WORK TO BE COMPLETED
Reproduce the passage of the article about Putin's Khabarovsk visit between "Open quoteSomething strange" and "would the newspapers.", inclusive.

-------- SOURCE EXCERPT --------

Quotes of the Day

Vladimir Putin
Sunday, Mar. 07, 2004

Open quoteSomething strange was going on in Khabarovsk. Army conscripts, braving a fierce late-February blizzard, swept snow from the steps outside the Platinum Forum, a new sports complex in this city of 580,000 in Russia's far east — 6,500 km from Moscow, just 32 km from the Chinese border. Elsewhere, municipal workers were carefully trimming snow-covered trees on the city's main streets. And the TV weatherman warned of traffic jams, though not because of snow drifts. "You will be having a very high visitor," he predicted, but he wouldn't say who — and neither would the newspapers.

A news blackout is an odd way to kick off a presidential campaign swing, but almost everything about Vladimir Putin's re-election effort — which is expected to carry him to a landslide victory next week — seems odd. When Putin arrived in Khabarovsk, for instance, he didn't even pretend to be enjoying his time on the stump. His presidential motorcade swept straight from the airport to the edge of the city, where Putin presided at a tightly scripted ribbon-cutting ceremony to mark the opening of a transport bridge (even though it had been in use for a year). He posed with some workers but didn't chat, headed into town for a brisk meeting with regional governors and sped back to the airport.

As his cortege sailed down Amur Boulevard, commuters at a bus stop watched in silence. Putin wasn't looking out the window, and no one in the crowd waved or even smiled — though virtually all of those who bother to vote will cast their ballots for him. A young office worker named Nastya Khristenko was scathing about the secrecy that enveloped Putin's visit, but said she would "definitely" vote for him. "We voted Yeltsin for two terms, and we'll do the same for Putin," she explained. "Nothing good came of Yeltsin, and nothing good will come from him. But we don't know anyone else."

-------- DATASET EXCERPTS --------

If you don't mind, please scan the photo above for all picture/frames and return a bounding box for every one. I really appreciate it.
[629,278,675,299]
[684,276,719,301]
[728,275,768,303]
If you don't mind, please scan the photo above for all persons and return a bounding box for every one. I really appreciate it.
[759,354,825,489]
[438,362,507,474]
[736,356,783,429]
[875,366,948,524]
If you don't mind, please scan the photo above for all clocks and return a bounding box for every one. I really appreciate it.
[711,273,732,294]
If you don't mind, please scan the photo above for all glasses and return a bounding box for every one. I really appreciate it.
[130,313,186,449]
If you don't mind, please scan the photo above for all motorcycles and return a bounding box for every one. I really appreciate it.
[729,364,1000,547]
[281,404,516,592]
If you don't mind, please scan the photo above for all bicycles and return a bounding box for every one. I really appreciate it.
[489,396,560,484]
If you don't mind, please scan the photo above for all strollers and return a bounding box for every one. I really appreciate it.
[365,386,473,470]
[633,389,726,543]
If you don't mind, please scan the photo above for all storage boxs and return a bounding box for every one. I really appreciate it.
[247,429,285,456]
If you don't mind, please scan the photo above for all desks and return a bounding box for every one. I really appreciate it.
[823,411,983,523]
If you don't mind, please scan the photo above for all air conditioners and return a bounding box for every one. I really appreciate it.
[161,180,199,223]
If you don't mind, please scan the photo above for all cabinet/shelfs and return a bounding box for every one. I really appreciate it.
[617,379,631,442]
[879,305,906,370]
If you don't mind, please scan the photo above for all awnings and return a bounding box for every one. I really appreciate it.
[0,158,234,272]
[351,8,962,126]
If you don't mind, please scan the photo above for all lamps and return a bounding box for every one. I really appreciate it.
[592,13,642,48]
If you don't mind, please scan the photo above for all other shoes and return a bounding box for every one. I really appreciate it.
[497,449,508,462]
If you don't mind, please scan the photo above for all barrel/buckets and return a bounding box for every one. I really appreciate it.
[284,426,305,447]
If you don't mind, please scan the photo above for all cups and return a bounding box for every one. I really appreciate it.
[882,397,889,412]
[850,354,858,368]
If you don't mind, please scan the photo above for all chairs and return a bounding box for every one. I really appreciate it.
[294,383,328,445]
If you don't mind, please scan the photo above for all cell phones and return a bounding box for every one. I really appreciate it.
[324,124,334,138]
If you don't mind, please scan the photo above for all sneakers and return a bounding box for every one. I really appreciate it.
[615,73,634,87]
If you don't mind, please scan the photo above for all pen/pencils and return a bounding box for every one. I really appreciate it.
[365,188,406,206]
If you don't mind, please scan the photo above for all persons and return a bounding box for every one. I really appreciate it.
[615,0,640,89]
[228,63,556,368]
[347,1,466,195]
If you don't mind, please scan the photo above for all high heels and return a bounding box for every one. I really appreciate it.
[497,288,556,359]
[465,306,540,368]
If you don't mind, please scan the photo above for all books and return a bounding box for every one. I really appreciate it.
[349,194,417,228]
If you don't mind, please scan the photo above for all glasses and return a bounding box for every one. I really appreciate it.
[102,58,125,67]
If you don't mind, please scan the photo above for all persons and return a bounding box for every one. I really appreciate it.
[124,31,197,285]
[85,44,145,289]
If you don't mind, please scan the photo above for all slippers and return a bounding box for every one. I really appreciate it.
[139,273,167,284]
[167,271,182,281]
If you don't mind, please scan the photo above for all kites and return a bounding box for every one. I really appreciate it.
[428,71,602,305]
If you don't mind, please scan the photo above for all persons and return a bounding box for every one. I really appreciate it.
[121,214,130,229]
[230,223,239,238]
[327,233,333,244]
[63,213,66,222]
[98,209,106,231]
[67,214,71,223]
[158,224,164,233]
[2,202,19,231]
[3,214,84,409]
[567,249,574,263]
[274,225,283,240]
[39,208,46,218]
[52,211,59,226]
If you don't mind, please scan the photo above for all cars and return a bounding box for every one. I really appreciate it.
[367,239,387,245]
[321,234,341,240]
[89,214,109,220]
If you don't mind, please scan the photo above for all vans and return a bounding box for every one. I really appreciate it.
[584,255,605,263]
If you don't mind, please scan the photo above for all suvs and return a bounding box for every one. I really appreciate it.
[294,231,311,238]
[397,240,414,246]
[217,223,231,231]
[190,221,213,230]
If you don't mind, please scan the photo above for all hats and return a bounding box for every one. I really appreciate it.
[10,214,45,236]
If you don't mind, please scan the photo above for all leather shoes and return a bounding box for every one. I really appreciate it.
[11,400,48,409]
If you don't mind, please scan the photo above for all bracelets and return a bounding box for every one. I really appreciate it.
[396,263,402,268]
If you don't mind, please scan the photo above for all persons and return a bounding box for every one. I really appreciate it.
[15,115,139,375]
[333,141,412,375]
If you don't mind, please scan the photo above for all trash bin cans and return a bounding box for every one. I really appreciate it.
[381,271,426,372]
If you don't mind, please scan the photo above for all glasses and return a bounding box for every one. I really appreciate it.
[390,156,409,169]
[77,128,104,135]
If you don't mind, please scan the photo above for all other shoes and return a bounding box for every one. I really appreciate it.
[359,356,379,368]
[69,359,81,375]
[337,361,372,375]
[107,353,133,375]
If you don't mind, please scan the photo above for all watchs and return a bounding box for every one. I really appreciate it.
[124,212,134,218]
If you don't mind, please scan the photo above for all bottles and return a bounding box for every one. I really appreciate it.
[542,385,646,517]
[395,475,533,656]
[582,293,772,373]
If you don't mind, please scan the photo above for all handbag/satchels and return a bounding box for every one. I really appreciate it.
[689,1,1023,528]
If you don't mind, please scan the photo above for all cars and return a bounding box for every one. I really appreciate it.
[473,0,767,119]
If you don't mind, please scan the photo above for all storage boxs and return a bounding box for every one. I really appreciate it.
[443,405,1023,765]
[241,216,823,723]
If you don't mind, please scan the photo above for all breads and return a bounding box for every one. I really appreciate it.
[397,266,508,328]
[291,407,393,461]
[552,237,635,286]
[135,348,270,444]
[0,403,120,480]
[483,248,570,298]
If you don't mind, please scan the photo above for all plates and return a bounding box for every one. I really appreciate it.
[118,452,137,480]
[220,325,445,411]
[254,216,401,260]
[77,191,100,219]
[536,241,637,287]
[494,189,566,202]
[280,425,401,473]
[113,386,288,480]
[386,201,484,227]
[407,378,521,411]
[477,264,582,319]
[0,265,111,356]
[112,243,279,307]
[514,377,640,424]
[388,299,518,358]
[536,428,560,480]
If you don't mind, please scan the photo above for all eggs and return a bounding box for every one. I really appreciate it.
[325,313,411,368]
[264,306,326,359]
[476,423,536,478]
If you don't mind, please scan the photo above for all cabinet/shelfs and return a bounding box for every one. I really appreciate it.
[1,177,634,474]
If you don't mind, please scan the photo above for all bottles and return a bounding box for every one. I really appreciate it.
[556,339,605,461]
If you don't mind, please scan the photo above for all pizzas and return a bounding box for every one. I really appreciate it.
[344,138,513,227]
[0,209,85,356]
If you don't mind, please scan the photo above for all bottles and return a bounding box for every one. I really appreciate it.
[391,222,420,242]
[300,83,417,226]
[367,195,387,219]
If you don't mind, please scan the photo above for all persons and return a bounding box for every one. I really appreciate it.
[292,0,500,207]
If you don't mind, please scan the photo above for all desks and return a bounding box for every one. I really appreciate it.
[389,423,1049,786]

--------

THE ANSWER
Open quoteSomething strange was going on in Khabarovsk. Army conscripts, braving a fierce late-February blizzard, swept snow from the steps outside the Platinum Forum, a new sports complex in this city of 580,000 in Russia's far east — 6,500 km from Moscow, just 32 km from the Chinese border. Elsewhere, municipal workers were carefully trimming snow-covered trees on the city's main streets. And the TV weatherman warned of traffic jams, though not because of snow drifts. "You will be having a very high visitor," he predicted, but he wouldn't say who — and neither would the newspapers.